Die katholische Kirchbehörde von Steckborn ist wieder komplett

An der katholischen Kirchgemeindeversammlung in Steckborn wurde Gerardo Tripari in die Kirchenvorsteherschaft gewählt. Nebst der Rechnung 2019 stand auch die Konzernverantwortungsinitiative auf dem Programm.

Manuela Olgiati
Merken
Drucken
Teilen
Blick auf die katholische Kirche in Steckborn.

Blick auf die katholische Kirche in Steckborn.

Bild: Reto Martin

In der Kirchenvorsteherschaft der katholischen Kirchgemeinde Steckborn gab es eine Ersatzwahl. Ingrid Namembe trat wegen eines Wohnortswechsels nach fünf Jahren als Aktuarin zurück. Gerardo Tripari wurde als Nachfolger gewählt.

Die 30 Stimmberechtigten der katholischen Kirchgemeinde Steckborn genehmigten alle traktandierten Geschäfte. Die Stelle im Pastoralraum konnte noch nicht besetzt werden. Die durch die Vakanz anfallende Mehrarbeit für die Seelsorgerinnen Anita Wirz und Daniela Scherrer wurde mit Applaus verdankt.

Kirchenvorsteherschaft unterstützt Konzernverantwortungsinitiative

Die Kirchenvorsteherschaft spricht sich für Annahme der Konzernverantwortungsinitiative aus.
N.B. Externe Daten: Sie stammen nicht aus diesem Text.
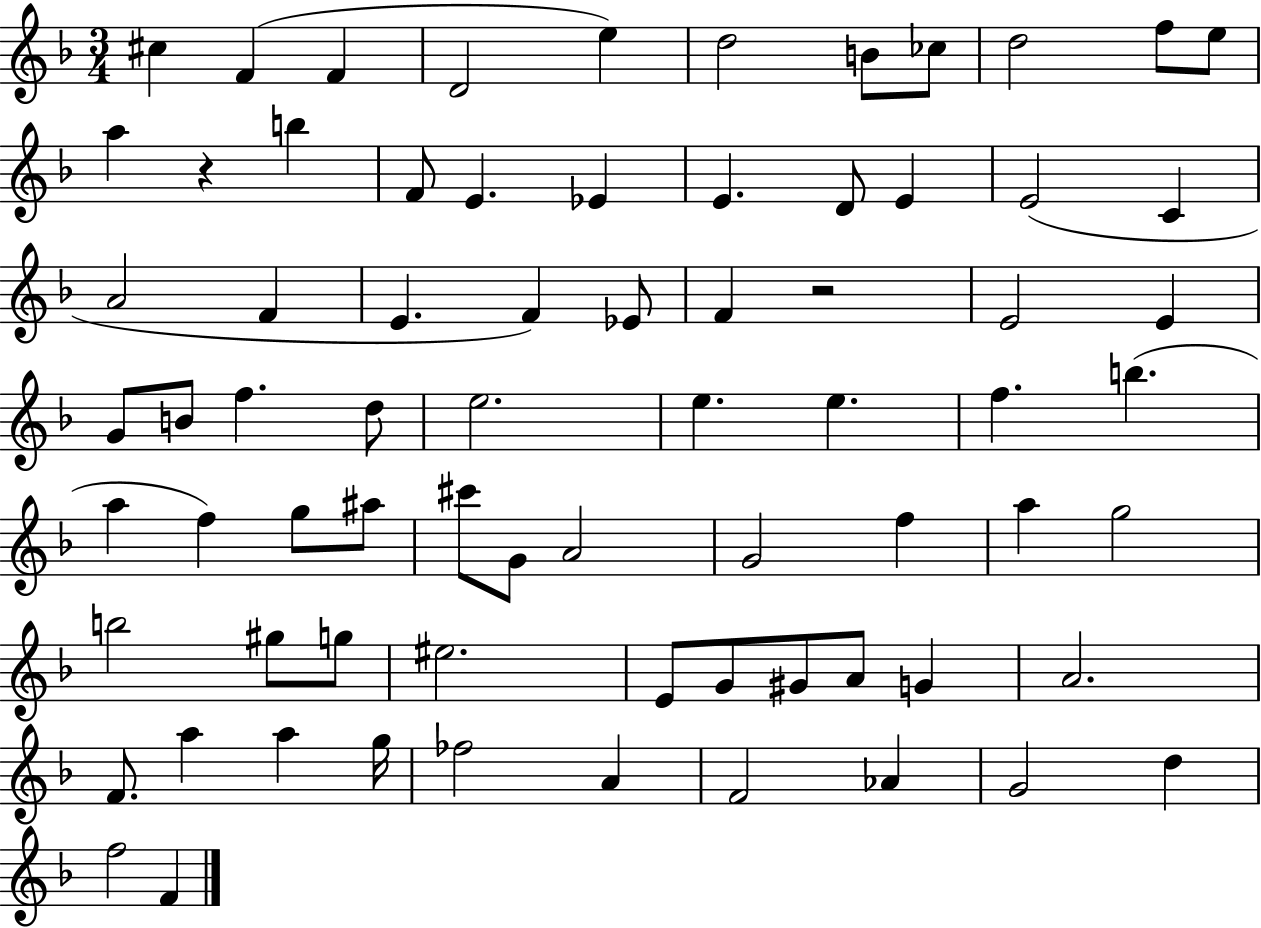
{
  \clef treble
  \numericTimeSignature
  \time 3/4
  \key f \major
  cis''4 f'4( f'4 | d'2 e''4) | d''2 b'8 ces''8 | d''2 f''8 e''8 | \break a''4 r4 b''4 | f'8 e'4. ees'4 | e'4. d'8 e'4 | e'2( c'4 | \break a'2 f'4 | e'4. f'4) ees'8 | f'4 r2 | e'2 e'4 | \break g'8 b'8 f''4. d''8 | e''2. | e''4. e''4. | f''4. b''4.( | \break a''4 f''4) g''8 ais''8 | cis'''8 g'8 a'2 | g'2 f''4 | a''4 g''2 | \break b''2 gis''8 g''8 | eis''2. | e'8 g'8 gis'8 a'8 g'4 | a'2. | \break f'8. a''4 a''4 g''16 | fes''2 a'4 | f'2 aes'4 | g'2 d''4 | \break f''2 f'4 | \bar "|."
}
Kirchenpräsident Herbert Stolz sagt:

«Der Schutz der Menschenrechte und der Schöpfung sollte weltweit gelten.»

Die Plattform «Kirche für Konzernverantwortung» soll die kirchliche Unterstützung sichtbar machen.

Die Rechnung 2019 schliesst bei einem Aufwand von 722024 Franken mit einem Gewinn von 29450 Franken ab. Budgetiert war ein Rückschlag von 32450 Franken. Die Kirchbürger genehmigten die Rechnung und die Gewinnzuweisung zu den freien Reserven.